Foxconn Suicides: Why Higher Pay Won’t Work

Kathleen McLaughlin writes for Global Post:

Taiwan’s Foxconn, a key supplier to Apple, Sony, Motorola and most other big tech companies, has agreed to raise basic salaries by 65 percent (to $293 a month) in its massive Shenzhen electronics plant where 10 employees have killed themselves this year.

Since the Foxconn situation drew an international spotlight to Chinese factory conditions, the focus has been on pay and the impact that higher wages might have on global manufacturing. The bigger picture goes beyond money. While factory pay has been a huge problem, labor experts say the entire system is riddled with troubling issues, many of them stemming from the lack of basic rights given the migrant workers who typically staff production lines, documented in last year’s GlobalPost investigative series Silicon Sweatshops.

“Increasing salaries is an effective method to improve the workers material lives, but it is not enough,” said Dai Jianzhong, a labor relations expert at the Beijing Academy of Social Sciences.
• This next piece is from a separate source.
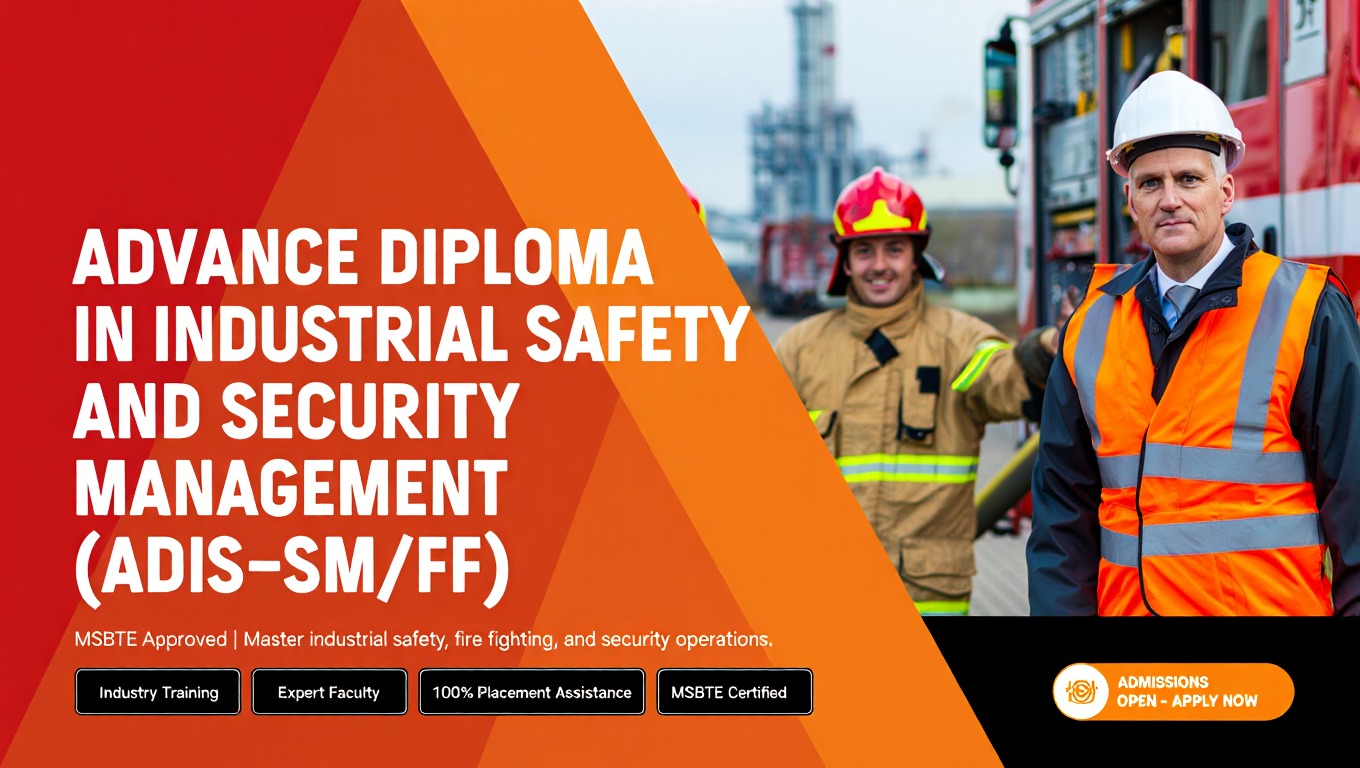 Advance Diploma in Industrial Safety and Security Management (ADIS-SM/FF) - MSBTE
Dai and others said wages are just one component of what’s needed in terms of labor reform in China. Other necessary measures would address living conditions and social welfare. Most migrant workers are ineligible for local health care and education, and living on-site at factory dorms means limited personal lives. Most groups say that democratically elected labor unions would go a long way in changing the system.